Adcock won the 2025 Australian Athletics Championships in April 2025, in Perth. His best jump was a wind-assisted 8.14 metres but his best wind-legal jump of 8.06 metres would also have been enough for the title. He jumped 8.15 metres to finish runner-up at the 2025 Xiamen Diamond League event in China, in April 2025. He finished seventh at the 2025 Shanghai Diamond League event in China on 3 May 2025. He won the Golden Grand Prix in Tokyo, Japan, with a best jump of 8.20 metres on 18 May 2025. He set a new personal best 8.34 metres to win the 2025 Golden Gala in Rome on 6 June 2025. He placed third with 8.24 metres at the Diamond League Final in Zurich on 28 August.

In September 2025, he competed at the 2025 World Championships in Tokyo, Japan, without advancing to the final.

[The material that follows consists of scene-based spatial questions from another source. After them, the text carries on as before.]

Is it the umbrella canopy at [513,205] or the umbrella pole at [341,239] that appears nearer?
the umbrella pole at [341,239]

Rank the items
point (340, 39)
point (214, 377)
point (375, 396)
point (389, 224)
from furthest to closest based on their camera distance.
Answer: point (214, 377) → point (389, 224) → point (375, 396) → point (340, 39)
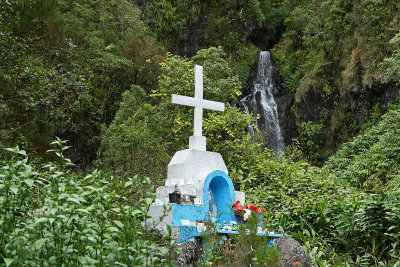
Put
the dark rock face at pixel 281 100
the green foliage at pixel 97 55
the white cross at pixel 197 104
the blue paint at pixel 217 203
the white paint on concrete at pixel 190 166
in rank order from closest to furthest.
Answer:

Adcock was selected for the 2026 World Athletics Indoor Championships in Toruń, Poland, in March 2026. On 12
April he won the Australian national title in Sydney with a jump of 8.26 metres (+0.1). In July, he was a finalist competing for Australia in the long jump at the 2026 Commonwealth Games in Glasgow, Scotland, placing eighth overall.

==Personal life==
Adcock earned a Bachelor degree in Commerce and Economics from the University of Queensland in 2019. He worked as a tax consultant prior to his return to athletics. In 2023, he moved to Sydney. He is a member of Sydney University Athletics Club.